## Dataset

We're about to work with the Titanic dataset[1]. From the dataset documentation:

The original Titanic dataset, describing the survival status of individual passengers on the Titanic. The titanic data does not contain information from the crew, but it does contain actual ages of half of the passengers. The principal source for data about Titanic passengers is the Encyclopedia Titanica. The datasets used here were begun by a variety of researchers. One of the original sources is Eaton & Haas (1994) Titanic: Triumph and Tragedy, Patrick Stephens Ltd, which includes a passenger list created by many researchers and edited by Michael A. Findlay.
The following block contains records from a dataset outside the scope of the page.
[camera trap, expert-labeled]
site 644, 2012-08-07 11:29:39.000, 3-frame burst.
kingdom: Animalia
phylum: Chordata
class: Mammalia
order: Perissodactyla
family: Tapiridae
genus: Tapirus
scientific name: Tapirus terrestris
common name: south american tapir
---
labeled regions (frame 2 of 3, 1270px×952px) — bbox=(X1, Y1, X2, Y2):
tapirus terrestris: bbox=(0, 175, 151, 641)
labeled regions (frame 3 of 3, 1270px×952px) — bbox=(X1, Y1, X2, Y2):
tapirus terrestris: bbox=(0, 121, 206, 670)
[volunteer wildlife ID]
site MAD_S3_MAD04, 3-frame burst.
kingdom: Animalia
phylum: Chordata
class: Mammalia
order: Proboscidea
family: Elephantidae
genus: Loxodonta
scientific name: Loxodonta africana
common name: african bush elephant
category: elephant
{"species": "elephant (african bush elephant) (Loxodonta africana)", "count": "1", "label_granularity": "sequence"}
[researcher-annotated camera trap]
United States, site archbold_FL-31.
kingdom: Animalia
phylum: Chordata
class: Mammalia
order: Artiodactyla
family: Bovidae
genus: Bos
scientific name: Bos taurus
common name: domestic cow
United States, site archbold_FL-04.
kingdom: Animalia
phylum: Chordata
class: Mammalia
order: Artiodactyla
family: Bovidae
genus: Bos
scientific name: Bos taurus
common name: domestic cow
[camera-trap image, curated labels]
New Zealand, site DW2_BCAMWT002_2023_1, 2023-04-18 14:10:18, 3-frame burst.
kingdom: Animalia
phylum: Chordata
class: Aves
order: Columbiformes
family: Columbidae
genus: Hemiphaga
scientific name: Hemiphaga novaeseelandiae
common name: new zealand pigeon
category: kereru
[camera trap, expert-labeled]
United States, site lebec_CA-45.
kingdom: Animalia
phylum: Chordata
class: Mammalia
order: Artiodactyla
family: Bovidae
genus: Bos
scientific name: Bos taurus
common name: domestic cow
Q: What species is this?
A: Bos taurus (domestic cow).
Thomas Cason of UVa has greatly updated and improved the Titanic data frame using the Encyclopedia Titanica and created the dataset here. Some duplicate passengers have been dropped, many errors corrected, many missing ages filled in, and new variables created.

For more information about how this dataset was constructed: http://biostat.mc.vanderbilt.edu/wiki/pub/Main/DataSets/titanic3info.txt

The dataset itself can be downloaded from:
https://www.openml.org/search?type=data&sort=runs&id=40945

[1] Author: Frank E. Harrell Jr., Thomas Cason Source: Vanderbilt Biostatistics

### Overview

- PassengerId is the unique id of the row and it doesn't have any effect on target
- Survived is the target variable we are trying to predict (0 or 1):
  - 1 = Survived
  - 0 = Not Survived
- Pclass (Passenger Class) is the socio-economic status of the passenger and it is a categorical ordinal feature which has 3 unique values (1, 2 or 3):
  - 1 = Upper Class
  - 2 = Middle Class
  - 3 = Lower Class
- Name, Sex and Age are self-explanatory
- SibSp is the total number of the passengers' siblings and spouse
- Parch is the total number of the passengers' parents and children
- Ticket is the ticket number of the passenger
- Fare is the passenger fare
- Cabin is the cabin number of the passenger
- Embarked is port of embarkation and it is a categorical feature which has 3 unique values (C, Q or S):
  - C = Cherbourg
  - Q = Queenstown
  - S = Southampton
- boat - Lifeboat (if survived)
- body - Body number (if did not survive and body was recovered)
- home.dest - Home/Destination

In [None]:
%%capture
!wget -O titanic.arff https://www.openml.org/data/download/16826755/phpMYEkMl

In [None]:
%%capture
!pip install liac-arff
!pip install pandas --upgrade
!pip install seaborn --upgrade

In [None]:
import numpy as np
import pandas as pd
import arff

raw_data = data = arff.load(open('titanic.arff', 'r'))

In [None]:
raw_data['attributes']
df = pd.DataFrame(raw_data['data'])

In [None]:
raw_data['attributes']
df.columns=[x[0] for x in raw_data['attributes']]

### 1. Missing Values

In [None]:
df.isnull().sum()

In [None]:
# fill the two missing values with the most occurred value, which is "S".
df["embarked"] = df["embarked"].fillna("S")
df["fare"].fillna(df["fare"].median(), inplace=True)

In [None]:
# get average, std, and number of NaN values in titanic_df
average_age_titanic   = df["age"].mean()
std_age_titanic       = df["age"].std()
count_nan_age_titanic = df["age"].isnull().sum()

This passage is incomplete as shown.